■ PROBLEM STATEMENT ■
Leave out every picture, and restate word for word only the lines from the one containing "Lauren Conrad polished" through the end of the material.

■ GIVEN RECORDS ■
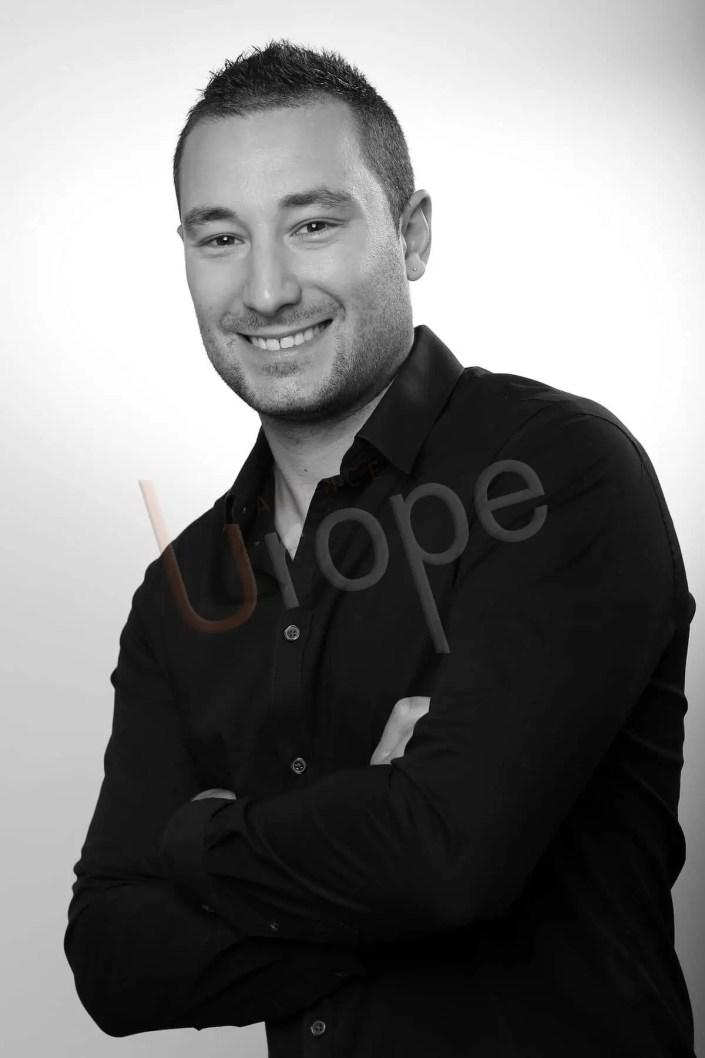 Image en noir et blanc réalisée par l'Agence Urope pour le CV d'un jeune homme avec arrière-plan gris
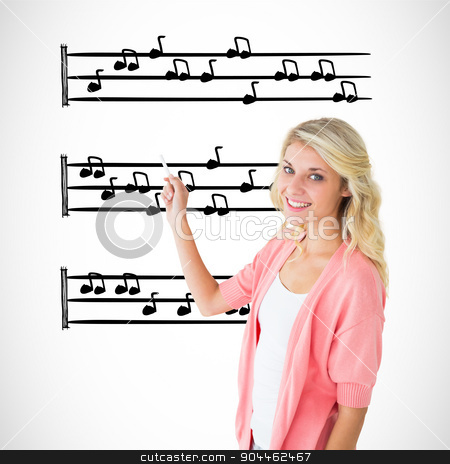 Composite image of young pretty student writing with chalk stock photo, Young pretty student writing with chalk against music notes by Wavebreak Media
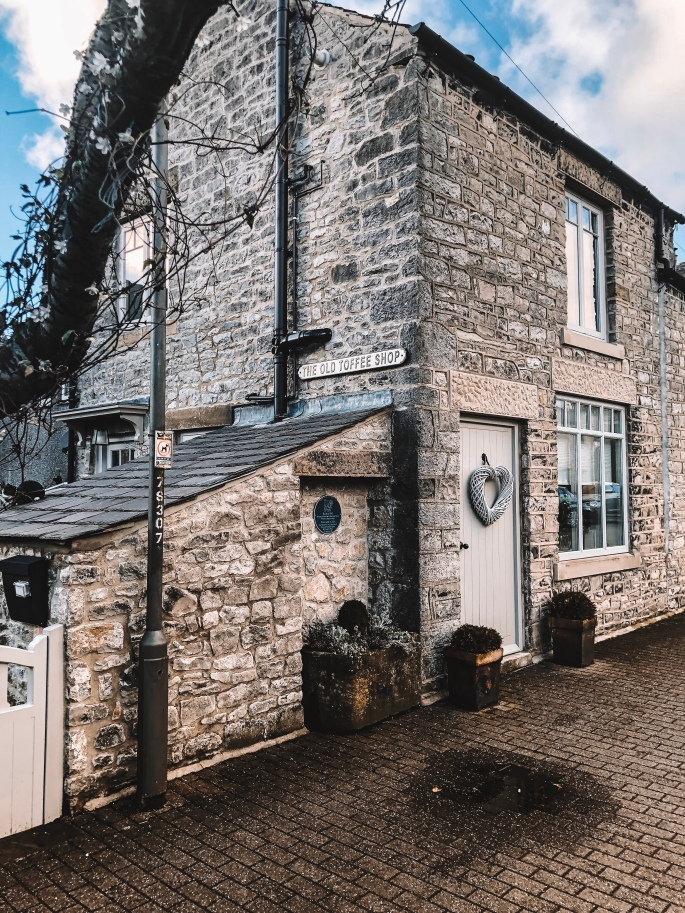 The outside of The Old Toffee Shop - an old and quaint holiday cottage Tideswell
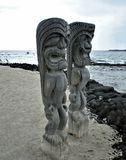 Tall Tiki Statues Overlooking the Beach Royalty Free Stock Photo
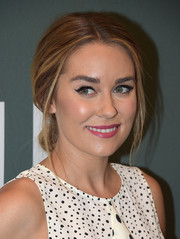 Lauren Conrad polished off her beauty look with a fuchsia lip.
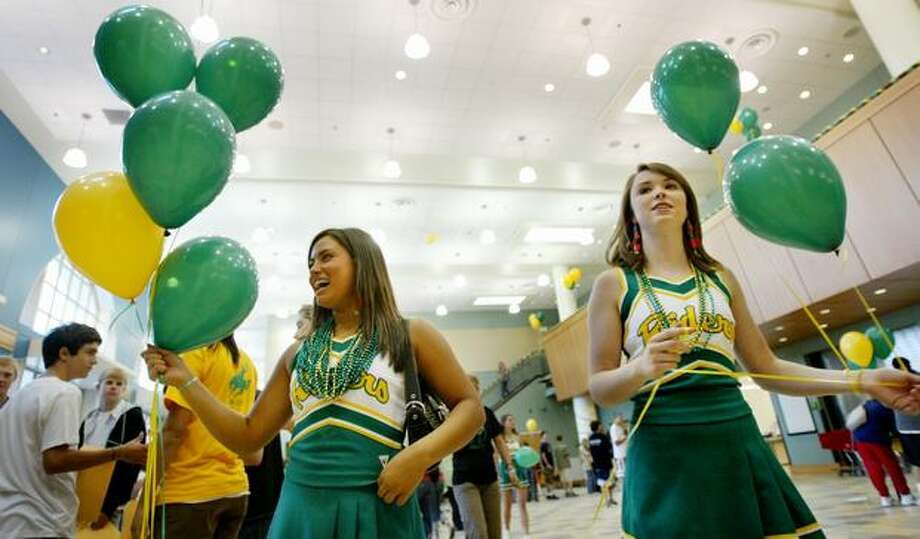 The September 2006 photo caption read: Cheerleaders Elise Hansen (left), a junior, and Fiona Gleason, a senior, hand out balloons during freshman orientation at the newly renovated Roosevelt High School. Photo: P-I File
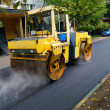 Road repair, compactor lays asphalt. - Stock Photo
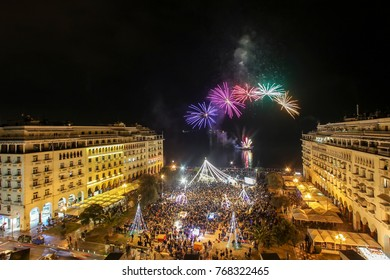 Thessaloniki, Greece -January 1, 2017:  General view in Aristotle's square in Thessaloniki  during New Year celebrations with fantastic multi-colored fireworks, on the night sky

■ YOUR RESPONSE ■
 Lauren Conrad polished off her beauty look with a fuchsia lip.
 The September 2006 photo caption read: Cheerleaders Elise Hansen (left), a junior, and Fiona Gleason, a senior, hand out balloons during freshman orientation at the newly renovated Roosevelt High School. Photo: P-I File
 Road repair, compactor lays asphalt. - Stock Photo
 Thessaloniki, Greece -January 1, 2017:  General view in Aristotle's square in Thessaloniki  during New Year celebrations with fantastic multi-colored fireworks, on the night sky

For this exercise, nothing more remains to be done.